### Text provided:
Search

Can Cats Track Their Owners’ Movements?


If you’ve ever pondered whether your pet cat gives a whiskers about your whereabouts, research may have an answer: cats appear to track their owners as they move about the house and are surprised if they turn up somewhere they’re not expecting them.


The finding supports the idea that cats retain a mental representation of their owners, even when they can’t see them; a crucial bridge to higher cognitive processes such as forward planning and imagination.


Cats are notoriously inscrutable creatures. Although previous research has suggested that cats will search in the correct place if food is seen to disappear and expect to see their owner’s face if they hear their voice, it was unclear how this ability translated into real life. “It is [also] said that cats are not as interested in their owners as dogs are, but we had doubts about this point,” said Dr Saho Takagi at the University of Kyoto, Japan.


To investigate, Takagi and colleagues recorded what happened when 50 domestic cats were individually shut inside a room, and repeatedly heard their owner calling their name from outside, followed by either a stranger’s voice, or that of their owner, coming through a speaker on the opposite side of the room they were inhabiting.

Stored data:
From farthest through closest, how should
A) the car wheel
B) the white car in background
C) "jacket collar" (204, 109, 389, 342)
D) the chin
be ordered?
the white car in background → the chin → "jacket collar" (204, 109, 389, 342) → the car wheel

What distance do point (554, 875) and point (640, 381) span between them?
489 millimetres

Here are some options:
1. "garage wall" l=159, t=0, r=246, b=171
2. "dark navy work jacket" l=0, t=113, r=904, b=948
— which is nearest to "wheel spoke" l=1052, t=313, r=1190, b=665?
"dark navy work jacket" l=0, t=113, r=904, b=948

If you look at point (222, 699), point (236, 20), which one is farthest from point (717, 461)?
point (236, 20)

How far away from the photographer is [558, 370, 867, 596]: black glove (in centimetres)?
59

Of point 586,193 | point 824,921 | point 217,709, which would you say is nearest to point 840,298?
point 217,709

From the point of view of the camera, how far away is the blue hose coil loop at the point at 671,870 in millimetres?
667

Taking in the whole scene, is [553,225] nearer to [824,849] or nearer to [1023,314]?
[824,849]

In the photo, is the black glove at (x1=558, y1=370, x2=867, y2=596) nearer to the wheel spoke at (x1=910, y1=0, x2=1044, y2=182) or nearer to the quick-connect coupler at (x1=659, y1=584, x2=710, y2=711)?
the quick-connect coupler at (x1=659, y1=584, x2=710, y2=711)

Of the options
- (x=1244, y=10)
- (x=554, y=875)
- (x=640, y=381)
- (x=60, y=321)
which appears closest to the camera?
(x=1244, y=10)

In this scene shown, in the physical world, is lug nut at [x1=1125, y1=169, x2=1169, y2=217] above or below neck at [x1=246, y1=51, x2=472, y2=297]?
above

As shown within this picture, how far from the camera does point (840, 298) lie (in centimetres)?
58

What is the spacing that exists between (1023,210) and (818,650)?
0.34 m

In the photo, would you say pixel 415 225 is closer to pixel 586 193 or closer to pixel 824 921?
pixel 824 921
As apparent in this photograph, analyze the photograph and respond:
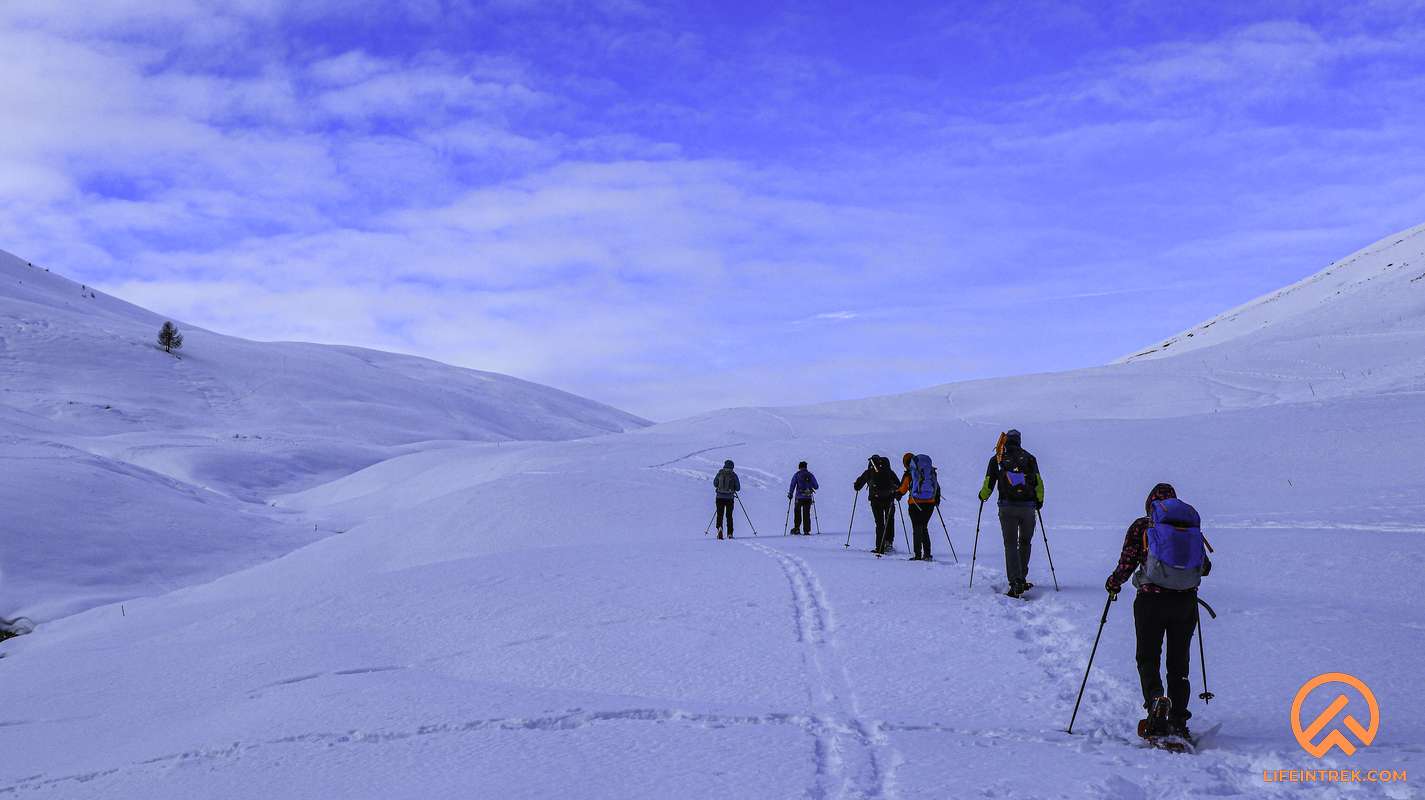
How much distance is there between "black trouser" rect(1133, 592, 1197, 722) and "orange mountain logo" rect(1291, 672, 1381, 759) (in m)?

### Problem 1:
For each statement about the article on cats, answer yes or no according to whether it agrees with the text, and quote the deciding words. (a) The study involved 50 domestic cats. (b) Dr Saho Takagi is at the University of Tokyo. (c) The cats were shut inside the room in groups.
### Problem 2:
Transcribe the part of the article on cats between "Cats are notoriously" and "of Kyoto, Japan.", inclusive.
The rows play no part in the work here.

### Your solution 1:
(a) Yes: "50 domestic cats were individually shut inside a room"
(b) No: "Dr Saho Takagi at the University of Kyoto, Japan"
(c) No: "individually shut inside a room"

### Your solution 2:
Cats are notoriously inscrutable creatures. Although previous research has suggested that cats will search in the correct place if food is seen to disappear and expect to see their owner’s face if they hear their voice, it was unclear how this ability translated into real life. “It is [also] said that cats are not as interested in their owners as dogs are, but we had doubts about this point,” said Dr Saho Takagi at the University of Kyoto, Japan.